Chapter 3: Box — Owned Heap Allocation¶

"Box provides the simplest form of heap allocation in Rust."
— Standard library documentation

Introduction¶

Having understood memory layouts (Chapter 1) and allocator traits (Chapter 2), we now see how they combine into something useful: Box<T>, Rust's simplest smart pointer.

Box is deceptively simple — it's just a pointer to heap memory. But that simplicity hides careful engineering around allocation, deallocation, and the ownership system.

3.1 What is Box?¶

At its core, Box is: 1. A pointer to heap-allocated memory 2. Ownership of that memory 3. Automatic deallocation when the Box goes out of scope

let boxed: Box<i32> = Box::new(42);
// - 4 bytes allocated on heap
// - Value 42 written there  
// - boxed holds the pointer (8 bytes on stack)
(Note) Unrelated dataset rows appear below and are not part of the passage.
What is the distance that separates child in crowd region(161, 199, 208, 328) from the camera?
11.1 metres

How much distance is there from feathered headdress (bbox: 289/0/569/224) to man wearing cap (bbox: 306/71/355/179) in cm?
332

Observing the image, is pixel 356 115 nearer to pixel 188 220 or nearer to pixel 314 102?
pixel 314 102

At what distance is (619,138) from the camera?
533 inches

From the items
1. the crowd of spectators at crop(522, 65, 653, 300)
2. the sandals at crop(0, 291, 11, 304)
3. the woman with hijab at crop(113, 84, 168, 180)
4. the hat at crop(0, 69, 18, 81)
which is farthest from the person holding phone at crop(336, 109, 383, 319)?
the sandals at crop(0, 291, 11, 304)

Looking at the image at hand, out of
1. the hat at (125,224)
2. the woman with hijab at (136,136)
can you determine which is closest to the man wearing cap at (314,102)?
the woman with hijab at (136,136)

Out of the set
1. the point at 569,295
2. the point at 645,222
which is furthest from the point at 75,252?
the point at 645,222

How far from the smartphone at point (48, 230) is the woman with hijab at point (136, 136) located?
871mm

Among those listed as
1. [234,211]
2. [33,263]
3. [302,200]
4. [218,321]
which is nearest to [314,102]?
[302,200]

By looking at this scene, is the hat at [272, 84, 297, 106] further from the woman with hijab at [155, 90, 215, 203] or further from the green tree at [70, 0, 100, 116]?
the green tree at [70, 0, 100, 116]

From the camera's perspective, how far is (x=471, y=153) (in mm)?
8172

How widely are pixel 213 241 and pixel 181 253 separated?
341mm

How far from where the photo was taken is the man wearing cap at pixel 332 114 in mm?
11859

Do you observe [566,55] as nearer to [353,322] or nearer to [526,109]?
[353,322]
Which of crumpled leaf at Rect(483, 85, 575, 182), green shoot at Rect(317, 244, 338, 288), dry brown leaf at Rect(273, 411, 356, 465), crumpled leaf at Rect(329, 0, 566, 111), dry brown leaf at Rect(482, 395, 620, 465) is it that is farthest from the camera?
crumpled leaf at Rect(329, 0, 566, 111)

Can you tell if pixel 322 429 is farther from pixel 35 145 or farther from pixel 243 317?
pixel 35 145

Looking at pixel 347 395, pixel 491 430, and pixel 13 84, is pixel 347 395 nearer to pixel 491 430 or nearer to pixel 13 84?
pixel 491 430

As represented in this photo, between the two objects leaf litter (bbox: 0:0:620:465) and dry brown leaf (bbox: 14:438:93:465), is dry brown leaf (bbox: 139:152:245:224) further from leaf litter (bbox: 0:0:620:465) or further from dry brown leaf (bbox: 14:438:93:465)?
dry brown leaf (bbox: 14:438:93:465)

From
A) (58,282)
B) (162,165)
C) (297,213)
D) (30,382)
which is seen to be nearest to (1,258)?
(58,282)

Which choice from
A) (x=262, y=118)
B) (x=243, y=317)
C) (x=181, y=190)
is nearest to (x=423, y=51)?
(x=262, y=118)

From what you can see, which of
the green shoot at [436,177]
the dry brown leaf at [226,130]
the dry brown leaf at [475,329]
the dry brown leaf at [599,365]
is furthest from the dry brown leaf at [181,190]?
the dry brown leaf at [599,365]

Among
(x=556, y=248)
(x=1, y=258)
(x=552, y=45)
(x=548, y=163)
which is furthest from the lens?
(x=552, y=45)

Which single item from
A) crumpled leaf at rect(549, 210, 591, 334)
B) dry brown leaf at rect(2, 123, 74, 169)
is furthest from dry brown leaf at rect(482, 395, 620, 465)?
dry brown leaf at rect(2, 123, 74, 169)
// When boxed goes out of scope:
// - Memory is automatically freed

The Structure¶

pub struct Box<
    T: ?Sized,
    A: Allocator = Global,
>(Unique<T>, A);

Two fields: - Field 0: Unique<T> — A pointer wrapper that asserts exclusive ownership - Field 1: A — The allocator (defaults to Global, which is zero-sized)
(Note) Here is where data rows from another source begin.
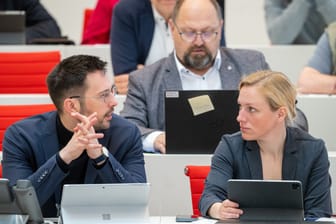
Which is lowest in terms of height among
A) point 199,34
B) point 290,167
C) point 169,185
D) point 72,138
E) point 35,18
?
point 169,185

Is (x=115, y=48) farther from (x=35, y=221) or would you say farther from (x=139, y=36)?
(x=35, y=221)

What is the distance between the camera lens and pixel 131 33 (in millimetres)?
5816

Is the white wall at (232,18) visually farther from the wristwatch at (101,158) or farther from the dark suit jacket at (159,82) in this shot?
Answer: the wristwatch at (101,158)

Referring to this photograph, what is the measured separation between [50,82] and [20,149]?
305 mm

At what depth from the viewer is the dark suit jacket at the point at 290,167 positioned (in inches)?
151

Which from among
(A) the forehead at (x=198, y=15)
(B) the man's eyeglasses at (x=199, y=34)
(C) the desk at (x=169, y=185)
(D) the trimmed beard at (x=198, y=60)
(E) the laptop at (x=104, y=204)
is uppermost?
(A) the forehead at (x=198, y=15)

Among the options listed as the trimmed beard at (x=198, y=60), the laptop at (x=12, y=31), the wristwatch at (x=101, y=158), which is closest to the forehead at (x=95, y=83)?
the wristwatch at (x=101, y=158)

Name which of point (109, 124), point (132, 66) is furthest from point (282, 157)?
point (132, 66)

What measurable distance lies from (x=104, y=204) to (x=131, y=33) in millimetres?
2512

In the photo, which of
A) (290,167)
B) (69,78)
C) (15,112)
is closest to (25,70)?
(15,112)

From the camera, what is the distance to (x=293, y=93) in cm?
400

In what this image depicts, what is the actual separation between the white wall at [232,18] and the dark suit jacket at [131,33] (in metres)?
3.14

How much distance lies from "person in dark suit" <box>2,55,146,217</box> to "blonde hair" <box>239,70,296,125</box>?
0.55 metres

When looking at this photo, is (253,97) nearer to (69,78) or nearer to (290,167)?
(290,167)
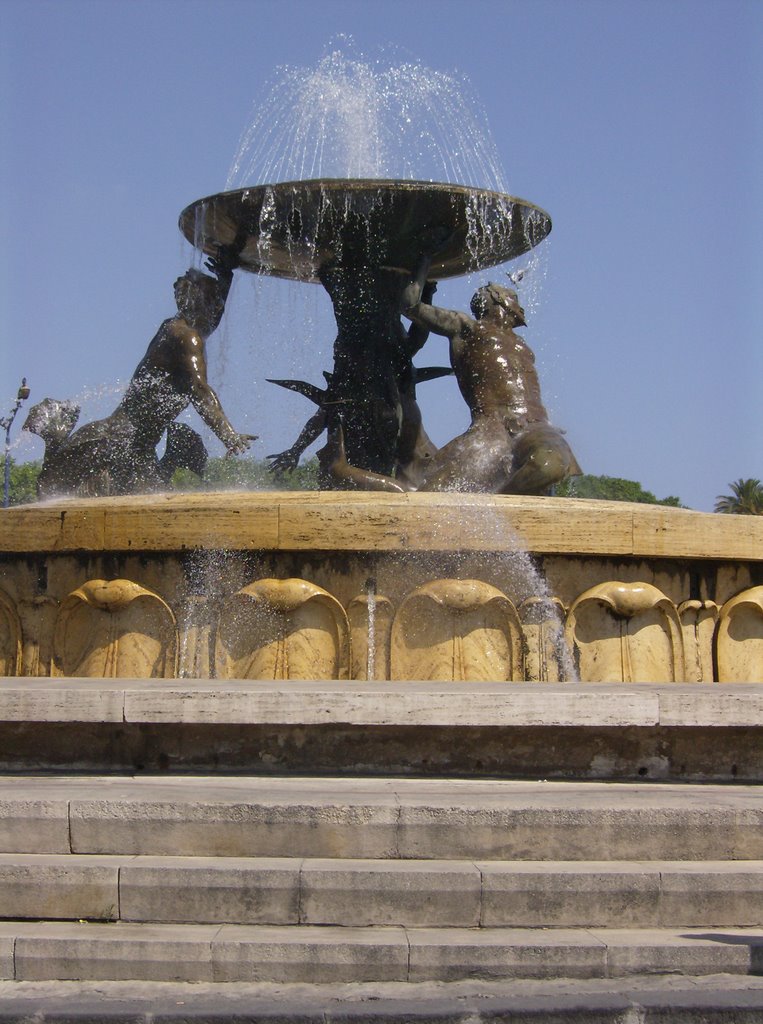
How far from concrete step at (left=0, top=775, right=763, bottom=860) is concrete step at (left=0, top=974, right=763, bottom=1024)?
56 cm

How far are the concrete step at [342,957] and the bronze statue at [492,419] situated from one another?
5.35 meters

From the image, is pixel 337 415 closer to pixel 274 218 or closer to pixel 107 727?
pixel 274 218

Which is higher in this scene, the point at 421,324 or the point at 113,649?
the point at 421,324

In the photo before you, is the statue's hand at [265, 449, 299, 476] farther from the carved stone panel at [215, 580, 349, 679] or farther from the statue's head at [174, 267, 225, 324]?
the carved stone panel at [215, 580, 349, 679]

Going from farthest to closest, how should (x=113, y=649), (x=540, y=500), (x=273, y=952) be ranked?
1. (x=540, y=500)
2. (x=113, y=649)
3. (x=273, y=952)

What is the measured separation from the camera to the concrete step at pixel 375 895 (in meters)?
4.42

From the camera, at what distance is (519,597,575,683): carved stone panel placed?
6.92 meters

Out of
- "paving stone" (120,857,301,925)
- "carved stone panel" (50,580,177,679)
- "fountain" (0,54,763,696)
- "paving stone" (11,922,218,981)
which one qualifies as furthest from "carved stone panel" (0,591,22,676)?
"paving stone" (11,922,218,981)

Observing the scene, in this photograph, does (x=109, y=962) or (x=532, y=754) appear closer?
(x=109, y=962)

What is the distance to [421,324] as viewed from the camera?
11.0 metres

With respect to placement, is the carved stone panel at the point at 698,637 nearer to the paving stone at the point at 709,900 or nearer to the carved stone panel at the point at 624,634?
the carved stone panel at the point at 624,634

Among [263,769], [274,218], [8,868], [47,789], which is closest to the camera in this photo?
[8,868]

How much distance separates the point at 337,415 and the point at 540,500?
358 centimetres

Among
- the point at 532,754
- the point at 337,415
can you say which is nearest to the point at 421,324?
the point at 337,415
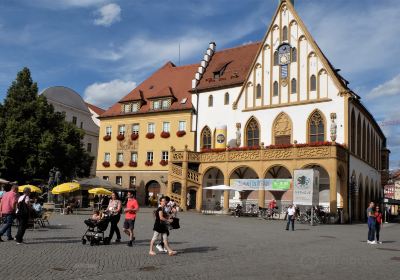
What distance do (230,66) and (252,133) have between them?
9.14 meters

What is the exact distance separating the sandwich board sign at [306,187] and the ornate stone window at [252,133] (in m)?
11.5

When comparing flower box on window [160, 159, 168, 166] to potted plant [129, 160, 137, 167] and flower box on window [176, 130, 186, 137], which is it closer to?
flower box on window [176, 130, 186, 137]

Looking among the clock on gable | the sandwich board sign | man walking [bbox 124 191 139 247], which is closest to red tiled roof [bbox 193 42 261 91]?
the clock on gable

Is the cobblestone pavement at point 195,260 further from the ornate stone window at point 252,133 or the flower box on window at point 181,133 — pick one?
the flower box on window at point 181,133

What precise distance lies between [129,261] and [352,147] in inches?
1273

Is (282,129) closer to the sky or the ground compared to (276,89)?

For the common case of Box<T> with the global allocator, Box is exactly one pointer in size — 8 bytes on 64-bit systems.

Why Box Exists¶

1. Heap allocation for large data:

// This 1MB array would overflow the stack
let huge: Box<[u8; 1_000_000]> = Box::new([0u8; 1_000_000]);
// Only 8 bytes on stack, 1MB on heap

2. Recursive data structures:

enum List<T> {
    Cons(T, Box<List<T>>),  // Box breaks the infinite size
    Nil,
}
// Without Box: "recursive type has infinite size"

3. Trait objects:

let animal: Box<dyn Animal> = Box::new(Dog { name: "Rex" });
// Box holds a fat pointer: data ptr + vtable ptr

4. Transferring ownership efficiently:

fn transfer(data: Box<[u8; 1_000_000]>) { ... }
// Moving Box copies 8 bytes, not 1MB

3.2 Box Creation: The Allocation Path¶

The Simple Case: `Box::new`¶

pub fn new(x: T) -> Self {
    return box_new(x);
}

#[rustc_intrinsic]
pub fn box_new<T>(x: T) -> Box<T>;

box_new is a compiler intrinsic — the compiler generates specialized code for it. Why? To avoid unnecessary copies.
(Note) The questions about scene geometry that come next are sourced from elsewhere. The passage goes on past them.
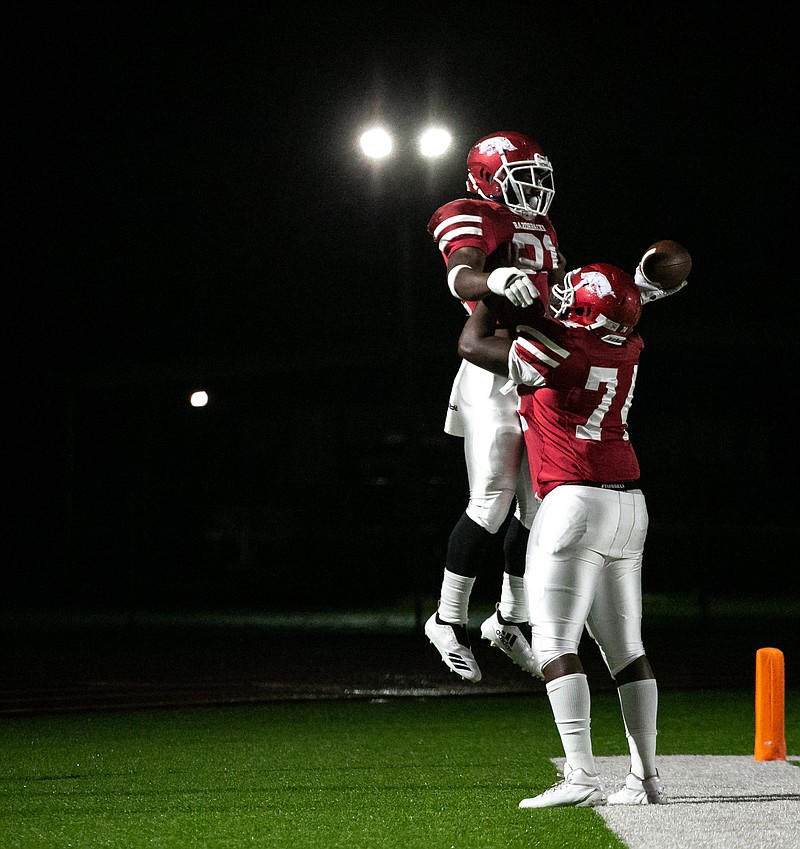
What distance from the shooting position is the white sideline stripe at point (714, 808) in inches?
210

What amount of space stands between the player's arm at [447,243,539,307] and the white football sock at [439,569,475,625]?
1.33 meters

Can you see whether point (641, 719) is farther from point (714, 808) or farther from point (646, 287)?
point (646, 287)

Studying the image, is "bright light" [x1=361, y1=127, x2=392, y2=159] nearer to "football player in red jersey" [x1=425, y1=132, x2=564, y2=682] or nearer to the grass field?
the grass field

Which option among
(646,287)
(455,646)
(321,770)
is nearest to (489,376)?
(646,287)

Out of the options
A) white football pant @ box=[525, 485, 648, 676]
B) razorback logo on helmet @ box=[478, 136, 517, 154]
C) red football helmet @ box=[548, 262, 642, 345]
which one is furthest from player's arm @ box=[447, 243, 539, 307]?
white football pant @ box=[525, 485, 648, 676]

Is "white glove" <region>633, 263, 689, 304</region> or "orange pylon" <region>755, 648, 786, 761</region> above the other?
"white glove" <region>633, 263, 689, 304</region>

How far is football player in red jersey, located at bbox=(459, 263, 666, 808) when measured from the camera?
570 cm

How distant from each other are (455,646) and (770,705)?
2611 millimetres

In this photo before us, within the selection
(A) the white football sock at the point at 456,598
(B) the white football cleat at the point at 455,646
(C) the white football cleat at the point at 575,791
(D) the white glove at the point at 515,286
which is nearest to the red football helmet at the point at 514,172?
(D) the white glove at the point at 515,286

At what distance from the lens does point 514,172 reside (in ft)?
18.8

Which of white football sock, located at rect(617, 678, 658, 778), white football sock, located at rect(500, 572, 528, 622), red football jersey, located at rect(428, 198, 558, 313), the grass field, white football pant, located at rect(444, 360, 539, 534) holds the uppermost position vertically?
red football jersey, located at rect(428, 198, 558, 313)

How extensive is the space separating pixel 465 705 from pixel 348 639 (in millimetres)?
5657

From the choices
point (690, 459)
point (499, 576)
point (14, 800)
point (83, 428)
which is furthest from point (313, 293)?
point (14, 800)

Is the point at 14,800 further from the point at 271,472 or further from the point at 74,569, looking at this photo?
the point at 271,472
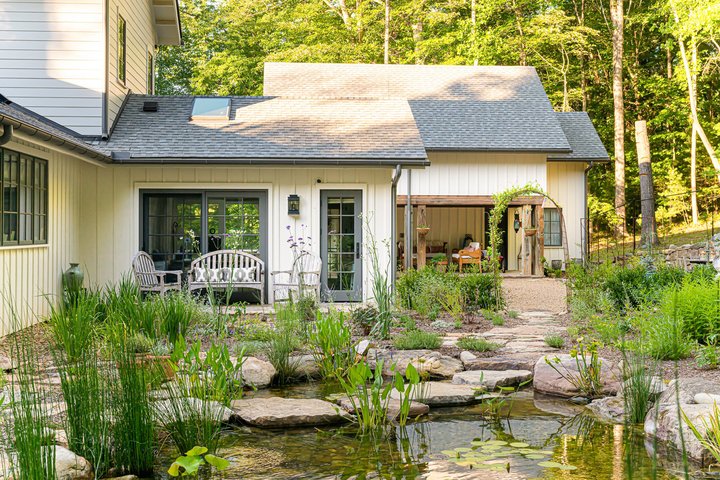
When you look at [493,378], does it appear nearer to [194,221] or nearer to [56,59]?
[194,221]

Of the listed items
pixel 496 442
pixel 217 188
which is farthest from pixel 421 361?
pixel 217 188

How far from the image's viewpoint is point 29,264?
29.6ft

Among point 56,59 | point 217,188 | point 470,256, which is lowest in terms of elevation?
point 470,256

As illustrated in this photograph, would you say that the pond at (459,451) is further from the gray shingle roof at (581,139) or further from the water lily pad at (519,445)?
the gray shingle roof at (581,139)

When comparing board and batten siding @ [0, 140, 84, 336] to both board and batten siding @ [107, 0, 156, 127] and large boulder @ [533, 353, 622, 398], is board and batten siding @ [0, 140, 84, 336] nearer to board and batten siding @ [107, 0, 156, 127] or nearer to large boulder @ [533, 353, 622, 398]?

Without the intrinsic, the naive implementation would be:

fn new_naive(x: T) -> Box<T> {
    let mut uninit = Box::new_uninit();  // Allocate
    uninit.write(x);                      // Copy x to heap
    unsafe { uninit.assume_init() }
}

This copies x from wherever it starts → stack → heap. The intrinsic lets the compiler write x directly to heap memory.

The Real Allocation: `try_new_uninit_in`¶

pub fn try_new_uninit_in(alloc: A) -> Result<Box<MaybeUninit<T>, A>, AllocError>
where
    A: Allocator,
{
    let ptr = if T::IS_ZST {
        NonNull::dangling()
    } else {
        let layout = Layout::new::<MaybeUninit<T>>();
        alloc.allocate(layout)?.cast()
    };
    unsafe { Ok(Box::from_raw_in(ptr.as_ptr(), alloc)) }
}

Step by step:

ZST check: If T has zero size, don't allocate — return a "dangling" pointer
Calculate layout: Get size and alignment requirements
Call allocator: alloc.allocate(layout) — this eventually calls malloc
Cast pointer: From NonNull<[u8]> to NonNull<MaybeUninit<T>>
Wrap in Box: Box::from_raw_in creates the Box struct

Zero-Sized Types: No Allocation¶

let unit: Box<()> = Box::new(());

What happens: - T::IS_ZST is true for () - NonNull::dangling() returns a well-aligned, non-null pointer that points to nothing - No allocator call occurs - Box still has a valid (but meaningless) pointer

The dangling pointer is typically 0x1 for align=1 types — non-null, but obviously not from the heap.

3.3 Box Destruction: The Drop Implementation¶

unsafe impl<#[may_dangle] T: ?Sized, A: Allocator> Drop for Box<T, A> {
    fn drop(&mut self) {
        // The T in the Box is dropped by the compiler before this runs

        let ptr = self.0;

        unsafe {
            let layout = Layout::for_value_raw(ptr.as_ptr());
            if layout.size() != 0 {
                self.1.deallocate(From::from(ptr.cast()), layout);
            }
        }
    }
}

Drop Order¶

Critical detail: T's destructor runs before Box's destructor.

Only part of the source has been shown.